# NCEES Credential Evaluation-Report



## 0036SK (Jun 17, 2019)

Hello,

I got my NCEES evaluation summary for my Undergrad degree from India (Civil engineering) and it said I am missing 6 General Education hours. Does this mean my degree is not ABET accredited?

What needs to be done next? 

Please advise.


----------



## civilrobot PE etc etc (Jun 24, 2019)

You should write to NCEES and ask them. They probably have more information to give you.


----------



## NikR_PE (Jun 24, 2019)

Saahil Y.K. said:


> Hello,
> 
> I got my NCEES evaluation summary for my Undergrad degree from India (Civil engineering) and it said I am missing 6 General Education hours. Does this mean my degree is not ABET accredited?
> 
> ...


These usually comprise of either humanities or language courses. You can take these classes and send your transcripts to NCEES. But also check with your state board, they may just ignore that deficiency and license you.


----------



## DKS (Nov 8, 2019)

@Saahil Y.K., Your undergraduate degree is very unlikely to be ABET accredited.  You can confirm here: http://main.abet.org/aps/Accreditedprogramsearch.aspx

As for what to do with the missing general education hours, @NikR is correct, check with your state board.  If you are missing courses NCEES allows CLEP courses to make up deficiencies or re-evaluation of you education if you can demonstrate taking additional undergraduate courses.


----------



## [email protected] (Nov 11, 2019)

Saahil Y.K., your degree wont be ABET accredited, it does not need to be either. Credential evaluation is to figure out if your degree is equivalent to an ABET accredited degree. Also, just because you are missing general education does not mean you are not qualified to sit the PE exam. I got mine done and was missing general education as well but was approved for PE. Credential evaluation is one of the many criteria that NCEES evaluates. They will advice on next step. This was  my experience, I applied for power PE.


----------



## roy167 (Dec 19, 2019)

Do all foreign degrees need to go though credential evaluation? (expensive $350) or when NCEES gets transcript they let you know whether it needs to be evaluated. I would think if the foreign degree is not ABET then they will put it through credential evaluation, is this correct?


----------



## ChebyshevII PE PMP (Dec 19, 2019)

roy167 said:


> Do all foreign degrees need to go though credential evaluation? (expensive $350) or when NCEES gets transcript they let you know whether it needs to be evaluated. I would think if the foreign degree is not ABET then they will put it through credential evaluation, is this correct?


Per NCEES’ website:


----------



## DKS (Dec 19, 2019)

roy167 said:


> Do all foreign degrees need to go though credential evaluation? (expensive $350) or when NCEES gets transcript they let you know whether it needs to be evaluated. I would think if the foreign degree is not ABET then they will put it through credential evaluation, is this correct?


It depends on the state and where your degrees is from.  For example, the State of Michigan accepted my (Canadian) degree without a credential evaluation, while the State of North Dakota required an NCEES credential evaluation.  In each case it was the state board's rules that determined whether or not a credential evaluation was required, and not NCESS.  I know that some states treat Canadian Engineering Accreditation Board (CEAB) accredited degrees as being equivalent to an ABET accredited degree, but many do not.


----------



## roy167 (Dec 19, 2019)

Getting Transcripts, course description, evaluation etc etc to be done once correct? Like they are not going to ask this to do it every time you want license from a different state? That would be too much. Once this is complete, it will stay on their record for ever. correct?


----------



## NikR_PE (Dec 20, 2019)

roy167 said:


> Getting Transcripts, course description, evaluation etc etc to be done once correct? Like they are not going to ask this to do it every time you want license from a different state? That would be too much. Once this is complete, it will stay on their record for ever. correct?


Yes


----------

RECORDED INFORMATION -
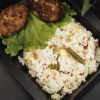 Рис з овочами Смакуй ТУТ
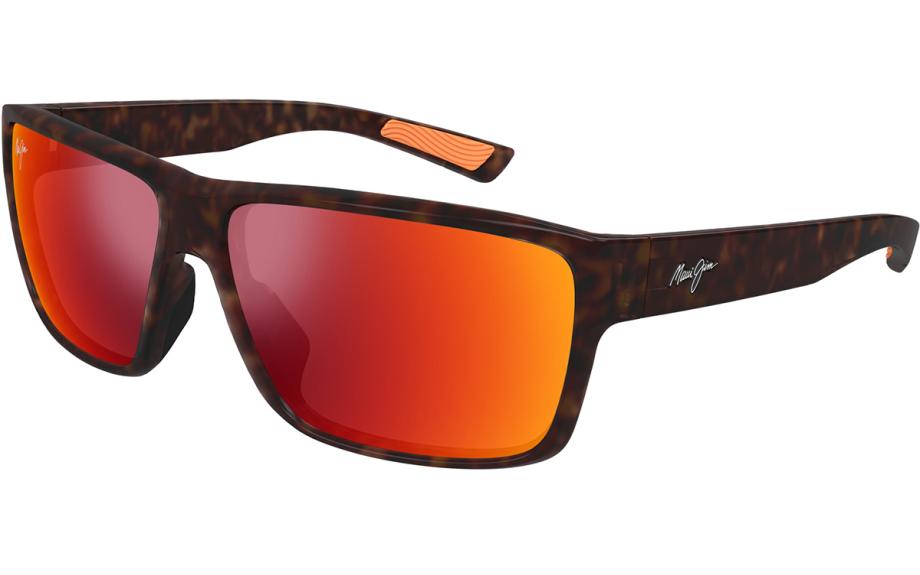 Maui Jim Uila MJ0661S 002 62 (RM661-10A) Sunglasses | Shade Station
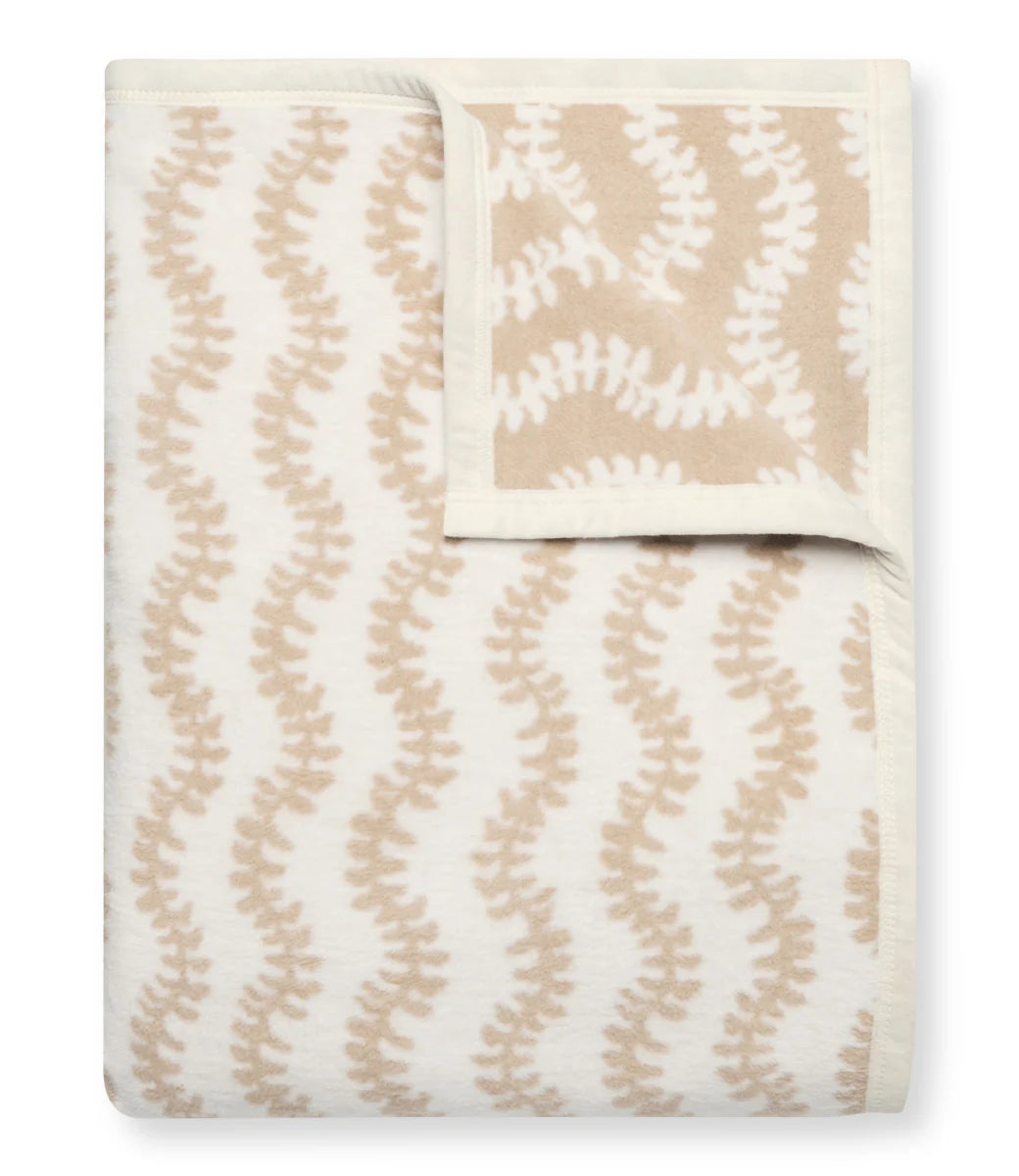 Ocean Drift Blanket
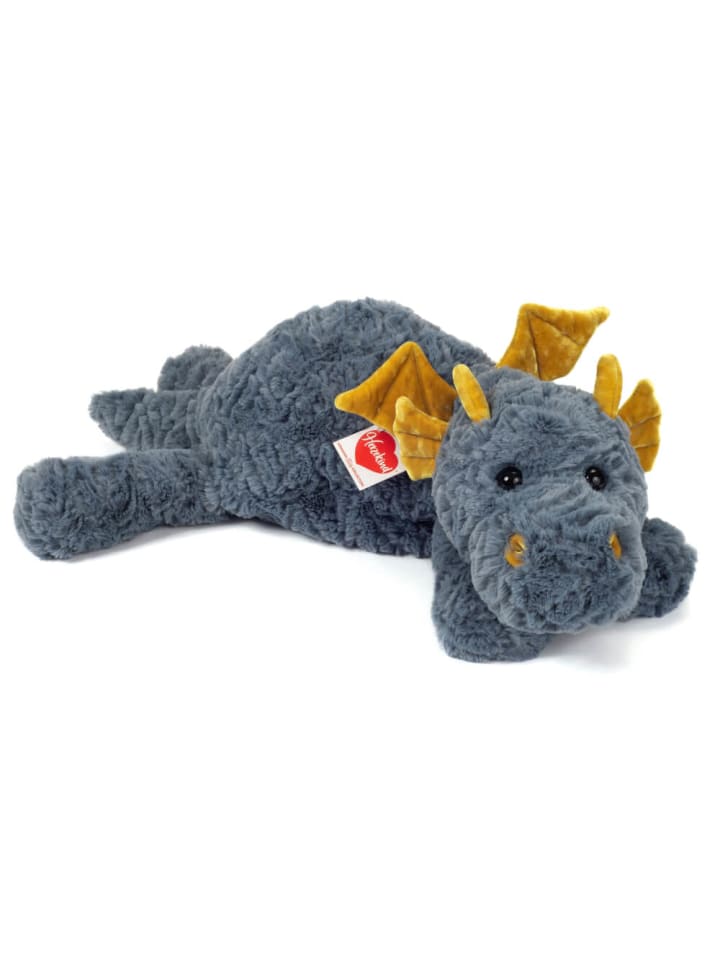 Teddy Hermann Kuscheltier Drache Lottie, 48 cm, ab 6 Monate günstig kaufen onesize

WHAT YOU NEED TO DO -
a) From the forum thread on NCEES credential evaluation, copy the part that opens with the words containing "As for what" and closes with "additional undergraduate courses.".
b) In the forum thread on NCEES credential evaluation, which state accepted DKS's Canadian degree without a credential evaluation?

ANSWERS FOR EACH ITEM -
a)
As for what to do with the missing general education hours, @NikR is correct, check with your state board.  If you are missing courses NCEES allows CLEP courses to make up deficiencies or re-evaluation of you education if you can demonstrate taking additional undergraduate courses.

b) The State of Michigan.